[start PROVIDED TEXT]

Lomonosov Moscow State University, Journalism Department, Russia

The Image of America and Americans in Digital Culture: Representations in the Telegram Discourse of International Media 

The digital age has radically transformed the ways in which national identities are represented. Today, America exists not only as a geopolitical and cultural entity but also as a media construct circulating within a global digital environment. This transformation becomes especially visible during times of crisis, when national narratives collide and are reinterpreted through new modes of communication. This study focuses on the representations of the concepts “America” and “Americans” in the Telegram discourse during the coverage of the Israeli-Palestinian conflict (2023-2025). The material includes posts from both English-language and Russian-language channels (The New York Times, BBC News, Al Jazeera English, RIA “Novosti”, RT, The Voice of Palestine, The People for Israel, and others), representing diverse types of media actors – from institutional outlets to grassroots initiatives. The research employs frame analysis and the concept of affective publics (Papacharissi, 2015), viewing Telegram as a part of the contemporary American media ecosystem where global audiences encounter competing digital representations of America. Within this space, the idea of America acquires multiple meanings: as a symbol of freedom, democracy, and humanitarian mission, or as a marker of hegemony, double standards, and cultural imperialism. In the English-language discourse of Telegram, America retains the classic features of soft power: rationality, humanism, and a moralizing mission. In contrast, Russian and Middle Eastern channels construct an alternative narrative –America as a source of instability, an instrument of external control, and a moralizing actor on the global stage. Telegram thus becomes an arena where two cultural models of American self-representation collide: the idealistic and the critical. These findings suggest that Telegram functions as a mirror of contemporary American cultural identity, reflecting the interplay between national and transnational meanings. The image of America in this digital context serves not only as an object of external perception but also as a dynamic element of the global cultural dialogue in which the very idea of “America” is continually reconstructed through the language of digital culture.

  1. Yegor Akimov

High School #1, Yoshkar-Ola, Mari-El, Russia

The political culture of the «Deep South» through the prism of machine politics: the phenomenon of Harry Byrd Sr.

[end PROVIDED TEXT]

# EXERCISE TASK 1
For each statement, say whether the Telegram abstract agrees with it, and quote the words that decide: (a) the study covers the Israeli-Palestinian conflict from 2023 to 2025; (b) the material comes only from English-language channels; (c) English-language Telegram discourse presents America as a source of instability.
# EXERCISE TASK 2
Pick out every line of the entries that contains the string "instances".
These entries are unrelated to the Telegram abstract.

[start GIVEN ENTRIES]

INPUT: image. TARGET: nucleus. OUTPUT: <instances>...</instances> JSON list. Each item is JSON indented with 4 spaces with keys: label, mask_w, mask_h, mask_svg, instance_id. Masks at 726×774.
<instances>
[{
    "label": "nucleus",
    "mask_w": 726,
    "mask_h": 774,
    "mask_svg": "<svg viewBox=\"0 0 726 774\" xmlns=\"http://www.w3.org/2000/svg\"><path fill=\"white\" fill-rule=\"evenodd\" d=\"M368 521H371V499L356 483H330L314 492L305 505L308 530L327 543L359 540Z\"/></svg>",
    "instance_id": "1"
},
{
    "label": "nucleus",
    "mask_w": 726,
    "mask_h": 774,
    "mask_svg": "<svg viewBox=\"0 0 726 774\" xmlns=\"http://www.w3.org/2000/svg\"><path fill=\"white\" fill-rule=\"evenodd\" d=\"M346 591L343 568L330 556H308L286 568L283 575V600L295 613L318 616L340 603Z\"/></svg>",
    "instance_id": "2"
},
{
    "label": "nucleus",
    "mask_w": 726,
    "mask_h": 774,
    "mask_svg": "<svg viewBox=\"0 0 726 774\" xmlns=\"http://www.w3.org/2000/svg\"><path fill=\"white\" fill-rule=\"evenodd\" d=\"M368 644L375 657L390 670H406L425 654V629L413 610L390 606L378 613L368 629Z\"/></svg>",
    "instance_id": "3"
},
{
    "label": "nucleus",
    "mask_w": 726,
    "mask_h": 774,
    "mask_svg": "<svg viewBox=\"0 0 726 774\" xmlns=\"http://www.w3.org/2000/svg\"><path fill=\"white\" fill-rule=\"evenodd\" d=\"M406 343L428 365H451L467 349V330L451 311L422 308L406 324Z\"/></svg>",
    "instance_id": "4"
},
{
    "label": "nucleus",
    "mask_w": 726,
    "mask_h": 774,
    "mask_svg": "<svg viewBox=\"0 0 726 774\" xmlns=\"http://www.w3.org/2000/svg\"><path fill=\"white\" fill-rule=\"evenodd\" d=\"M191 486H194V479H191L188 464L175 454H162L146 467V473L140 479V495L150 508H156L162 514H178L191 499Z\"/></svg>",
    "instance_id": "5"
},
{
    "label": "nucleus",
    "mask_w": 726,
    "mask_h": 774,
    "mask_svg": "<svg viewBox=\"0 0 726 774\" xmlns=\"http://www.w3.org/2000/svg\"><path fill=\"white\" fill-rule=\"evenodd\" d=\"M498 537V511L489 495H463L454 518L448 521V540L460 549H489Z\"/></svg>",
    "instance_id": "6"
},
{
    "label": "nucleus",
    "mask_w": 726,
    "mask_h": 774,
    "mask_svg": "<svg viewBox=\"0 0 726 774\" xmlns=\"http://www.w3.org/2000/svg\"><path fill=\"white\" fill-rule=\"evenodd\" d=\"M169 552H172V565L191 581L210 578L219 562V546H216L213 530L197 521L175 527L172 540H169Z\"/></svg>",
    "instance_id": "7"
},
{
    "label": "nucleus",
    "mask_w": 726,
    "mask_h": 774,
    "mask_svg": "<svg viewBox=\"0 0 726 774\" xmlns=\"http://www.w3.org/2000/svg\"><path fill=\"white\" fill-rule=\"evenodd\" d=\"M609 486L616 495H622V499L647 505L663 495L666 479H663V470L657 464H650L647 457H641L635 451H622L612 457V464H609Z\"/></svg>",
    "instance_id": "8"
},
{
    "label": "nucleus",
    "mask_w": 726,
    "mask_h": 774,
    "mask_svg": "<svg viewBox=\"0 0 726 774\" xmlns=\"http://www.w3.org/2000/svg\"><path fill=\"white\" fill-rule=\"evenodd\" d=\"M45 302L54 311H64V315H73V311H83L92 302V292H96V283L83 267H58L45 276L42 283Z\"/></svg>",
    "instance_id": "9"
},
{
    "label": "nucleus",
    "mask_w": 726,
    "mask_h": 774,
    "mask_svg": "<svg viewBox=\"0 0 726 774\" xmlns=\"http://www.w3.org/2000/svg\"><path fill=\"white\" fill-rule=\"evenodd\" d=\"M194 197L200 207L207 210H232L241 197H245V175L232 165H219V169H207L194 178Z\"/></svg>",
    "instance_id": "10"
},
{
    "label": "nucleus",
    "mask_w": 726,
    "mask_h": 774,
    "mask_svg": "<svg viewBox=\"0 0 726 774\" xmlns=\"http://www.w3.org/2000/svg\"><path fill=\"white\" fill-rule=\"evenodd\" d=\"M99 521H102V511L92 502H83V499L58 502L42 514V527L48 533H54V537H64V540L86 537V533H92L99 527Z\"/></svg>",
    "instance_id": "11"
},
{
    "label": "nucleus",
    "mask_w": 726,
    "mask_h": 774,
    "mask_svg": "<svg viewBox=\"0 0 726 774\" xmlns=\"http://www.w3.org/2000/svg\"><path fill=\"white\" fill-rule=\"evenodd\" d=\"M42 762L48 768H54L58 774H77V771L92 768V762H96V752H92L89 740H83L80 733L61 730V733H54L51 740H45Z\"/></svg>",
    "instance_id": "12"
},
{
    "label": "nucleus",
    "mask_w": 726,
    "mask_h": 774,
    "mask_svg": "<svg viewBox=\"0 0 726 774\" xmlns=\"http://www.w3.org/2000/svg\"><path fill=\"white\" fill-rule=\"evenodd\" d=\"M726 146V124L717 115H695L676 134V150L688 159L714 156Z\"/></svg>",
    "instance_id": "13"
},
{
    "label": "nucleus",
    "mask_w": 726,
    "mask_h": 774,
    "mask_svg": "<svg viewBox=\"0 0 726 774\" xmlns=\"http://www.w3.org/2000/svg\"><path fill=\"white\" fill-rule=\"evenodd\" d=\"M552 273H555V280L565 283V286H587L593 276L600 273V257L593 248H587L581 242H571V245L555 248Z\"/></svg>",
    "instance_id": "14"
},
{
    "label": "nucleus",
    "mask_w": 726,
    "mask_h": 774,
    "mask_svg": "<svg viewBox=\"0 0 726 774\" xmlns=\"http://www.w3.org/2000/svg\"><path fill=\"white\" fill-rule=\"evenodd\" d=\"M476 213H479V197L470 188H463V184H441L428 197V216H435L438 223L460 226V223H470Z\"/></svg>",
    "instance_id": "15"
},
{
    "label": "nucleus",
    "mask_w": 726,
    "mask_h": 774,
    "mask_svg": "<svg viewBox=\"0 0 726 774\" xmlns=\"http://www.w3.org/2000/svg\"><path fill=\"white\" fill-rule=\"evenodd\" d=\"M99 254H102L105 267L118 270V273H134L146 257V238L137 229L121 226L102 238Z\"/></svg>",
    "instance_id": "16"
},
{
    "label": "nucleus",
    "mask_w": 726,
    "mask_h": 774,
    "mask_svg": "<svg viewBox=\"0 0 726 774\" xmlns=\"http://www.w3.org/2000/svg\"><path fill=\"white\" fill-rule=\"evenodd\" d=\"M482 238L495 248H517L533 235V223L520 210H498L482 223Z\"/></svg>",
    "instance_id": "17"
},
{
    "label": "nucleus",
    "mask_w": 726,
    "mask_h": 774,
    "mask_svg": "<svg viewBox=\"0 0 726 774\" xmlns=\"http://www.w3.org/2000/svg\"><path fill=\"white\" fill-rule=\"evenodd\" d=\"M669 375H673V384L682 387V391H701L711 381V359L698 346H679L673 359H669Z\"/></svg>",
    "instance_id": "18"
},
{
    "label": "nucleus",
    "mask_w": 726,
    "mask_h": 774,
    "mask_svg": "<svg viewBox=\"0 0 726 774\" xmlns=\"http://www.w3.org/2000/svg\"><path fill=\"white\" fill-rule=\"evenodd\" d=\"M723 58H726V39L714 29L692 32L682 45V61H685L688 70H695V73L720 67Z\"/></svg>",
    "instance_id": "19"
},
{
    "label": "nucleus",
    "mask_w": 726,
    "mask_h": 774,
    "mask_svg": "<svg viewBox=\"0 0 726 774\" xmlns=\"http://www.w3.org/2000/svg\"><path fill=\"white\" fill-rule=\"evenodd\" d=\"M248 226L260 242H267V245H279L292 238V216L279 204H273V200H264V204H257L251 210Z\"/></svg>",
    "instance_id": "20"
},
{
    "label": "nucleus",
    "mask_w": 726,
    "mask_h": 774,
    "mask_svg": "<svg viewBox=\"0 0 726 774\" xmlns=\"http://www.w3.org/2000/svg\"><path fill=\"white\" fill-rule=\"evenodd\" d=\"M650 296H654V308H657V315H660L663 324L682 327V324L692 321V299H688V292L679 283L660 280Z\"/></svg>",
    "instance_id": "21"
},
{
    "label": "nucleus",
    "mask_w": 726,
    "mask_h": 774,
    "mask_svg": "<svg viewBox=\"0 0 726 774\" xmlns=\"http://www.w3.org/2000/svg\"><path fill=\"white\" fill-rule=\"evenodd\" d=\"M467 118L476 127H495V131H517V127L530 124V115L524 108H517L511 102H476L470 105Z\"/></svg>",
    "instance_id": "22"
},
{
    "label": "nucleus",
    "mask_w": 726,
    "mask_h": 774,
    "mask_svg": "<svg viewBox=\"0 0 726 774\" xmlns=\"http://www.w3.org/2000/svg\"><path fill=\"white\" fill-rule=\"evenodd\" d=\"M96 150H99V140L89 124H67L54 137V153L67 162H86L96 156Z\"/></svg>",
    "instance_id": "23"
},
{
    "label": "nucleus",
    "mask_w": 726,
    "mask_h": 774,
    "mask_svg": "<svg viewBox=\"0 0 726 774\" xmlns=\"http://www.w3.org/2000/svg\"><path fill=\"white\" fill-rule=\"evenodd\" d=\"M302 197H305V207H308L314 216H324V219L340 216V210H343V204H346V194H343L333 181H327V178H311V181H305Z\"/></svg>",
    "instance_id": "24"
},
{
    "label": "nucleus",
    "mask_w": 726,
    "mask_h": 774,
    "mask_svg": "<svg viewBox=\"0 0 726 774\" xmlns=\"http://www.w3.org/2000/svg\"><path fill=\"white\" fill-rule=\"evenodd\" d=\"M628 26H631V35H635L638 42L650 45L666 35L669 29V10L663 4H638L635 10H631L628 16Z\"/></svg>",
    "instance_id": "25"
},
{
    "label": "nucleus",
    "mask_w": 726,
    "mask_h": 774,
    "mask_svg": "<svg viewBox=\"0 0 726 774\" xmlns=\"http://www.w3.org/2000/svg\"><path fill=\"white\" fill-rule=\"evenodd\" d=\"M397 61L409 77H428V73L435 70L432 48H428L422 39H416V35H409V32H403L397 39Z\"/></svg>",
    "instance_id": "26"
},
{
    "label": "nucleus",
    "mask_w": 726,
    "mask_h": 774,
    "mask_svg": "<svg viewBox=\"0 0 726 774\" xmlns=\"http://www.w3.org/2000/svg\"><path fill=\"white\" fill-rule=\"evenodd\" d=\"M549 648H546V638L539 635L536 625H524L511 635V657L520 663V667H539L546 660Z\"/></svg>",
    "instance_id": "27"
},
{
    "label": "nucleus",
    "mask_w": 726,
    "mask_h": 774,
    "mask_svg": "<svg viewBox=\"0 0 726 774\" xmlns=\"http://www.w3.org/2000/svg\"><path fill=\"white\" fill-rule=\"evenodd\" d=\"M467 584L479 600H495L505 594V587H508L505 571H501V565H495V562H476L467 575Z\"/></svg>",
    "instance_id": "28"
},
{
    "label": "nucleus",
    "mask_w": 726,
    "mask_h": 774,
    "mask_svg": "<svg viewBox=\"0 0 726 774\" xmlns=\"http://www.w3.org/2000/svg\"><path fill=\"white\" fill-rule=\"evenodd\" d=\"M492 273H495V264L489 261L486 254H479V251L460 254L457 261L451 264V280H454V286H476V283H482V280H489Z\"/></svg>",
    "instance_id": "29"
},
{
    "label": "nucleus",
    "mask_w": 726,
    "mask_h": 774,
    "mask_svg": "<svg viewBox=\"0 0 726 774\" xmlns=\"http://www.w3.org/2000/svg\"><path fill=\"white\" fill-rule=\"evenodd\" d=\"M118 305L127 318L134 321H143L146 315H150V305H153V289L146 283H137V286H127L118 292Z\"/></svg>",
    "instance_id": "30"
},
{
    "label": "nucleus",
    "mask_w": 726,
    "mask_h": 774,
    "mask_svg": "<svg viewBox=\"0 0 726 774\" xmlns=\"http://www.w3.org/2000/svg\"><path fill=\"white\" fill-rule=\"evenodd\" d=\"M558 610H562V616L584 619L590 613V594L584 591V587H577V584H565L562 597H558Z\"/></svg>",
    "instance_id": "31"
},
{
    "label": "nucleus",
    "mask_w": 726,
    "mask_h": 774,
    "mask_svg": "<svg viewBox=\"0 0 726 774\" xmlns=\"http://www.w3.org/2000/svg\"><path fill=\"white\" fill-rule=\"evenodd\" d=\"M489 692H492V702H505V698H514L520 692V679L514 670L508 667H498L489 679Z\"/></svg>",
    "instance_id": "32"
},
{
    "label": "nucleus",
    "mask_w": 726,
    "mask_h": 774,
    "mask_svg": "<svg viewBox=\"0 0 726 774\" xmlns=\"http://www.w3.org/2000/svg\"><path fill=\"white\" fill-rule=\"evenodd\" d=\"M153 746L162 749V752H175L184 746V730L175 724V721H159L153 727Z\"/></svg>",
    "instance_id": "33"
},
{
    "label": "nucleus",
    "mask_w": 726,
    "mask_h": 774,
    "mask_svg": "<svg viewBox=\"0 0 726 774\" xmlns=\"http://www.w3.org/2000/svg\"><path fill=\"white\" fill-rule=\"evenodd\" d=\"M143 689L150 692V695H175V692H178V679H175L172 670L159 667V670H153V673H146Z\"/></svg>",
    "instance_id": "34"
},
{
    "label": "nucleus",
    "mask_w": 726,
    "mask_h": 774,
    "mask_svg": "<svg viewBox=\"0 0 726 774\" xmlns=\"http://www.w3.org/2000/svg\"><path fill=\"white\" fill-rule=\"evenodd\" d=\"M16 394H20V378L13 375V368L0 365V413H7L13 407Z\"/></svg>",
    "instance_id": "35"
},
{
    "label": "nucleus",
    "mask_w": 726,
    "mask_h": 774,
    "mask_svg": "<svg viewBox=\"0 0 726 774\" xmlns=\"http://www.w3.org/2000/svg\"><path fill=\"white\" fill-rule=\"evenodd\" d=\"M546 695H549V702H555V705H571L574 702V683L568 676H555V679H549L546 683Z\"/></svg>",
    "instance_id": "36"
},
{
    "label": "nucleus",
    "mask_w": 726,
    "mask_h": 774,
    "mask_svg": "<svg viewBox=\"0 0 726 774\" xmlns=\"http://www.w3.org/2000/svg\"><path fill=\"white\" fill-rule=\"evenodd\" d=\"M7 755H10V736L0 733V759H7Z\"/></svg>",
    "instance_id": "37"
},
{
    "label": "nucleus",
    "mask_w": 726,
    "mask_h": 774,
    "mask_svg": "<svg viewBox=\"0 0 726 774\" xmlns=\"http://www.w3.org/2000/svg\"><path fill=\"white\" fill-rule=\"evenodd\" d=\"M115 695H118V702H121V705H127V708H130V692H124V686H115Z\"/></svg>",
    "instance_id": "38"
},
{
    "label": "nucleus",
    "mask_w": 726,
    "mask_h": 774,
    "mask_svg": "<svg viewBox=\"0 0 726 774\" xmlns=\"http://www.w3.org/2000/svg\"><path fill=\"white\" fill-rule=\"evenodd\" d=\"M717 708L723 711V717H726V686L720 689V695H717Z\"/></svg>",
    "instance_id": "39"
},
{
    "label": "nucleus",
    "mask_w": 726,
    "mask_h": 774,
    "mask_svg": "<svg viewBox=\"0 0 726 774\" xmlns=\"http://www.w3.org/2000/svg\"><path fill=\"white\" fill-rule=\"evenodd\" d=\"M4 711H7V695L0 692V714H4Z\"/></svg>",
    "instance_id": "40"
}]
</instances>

[end GIVEN ENTRIES]

# RIGHT ANSWER 1
(a) Yes: "during the coverage of the Israeli-Palestinian conflict (2023-2025)"
(b) No: "The material includes posts from both English-language and Russian-language channels"
(c) No: "In the English-language discourse of Telegram, America retains the classic features of soft power: rationality, humanism, and a moralizing mission."

# RIGHT ANSWER 2
INPUT: image. TARGET: nucleus. OUTPUT: <instances>...</instances> JSON list. Each item is JSON indented with 4 spaces with keys: label, mask_w, mask_h, mask_svg, instance_id. Masks at 726×774.
<instances>
</instances>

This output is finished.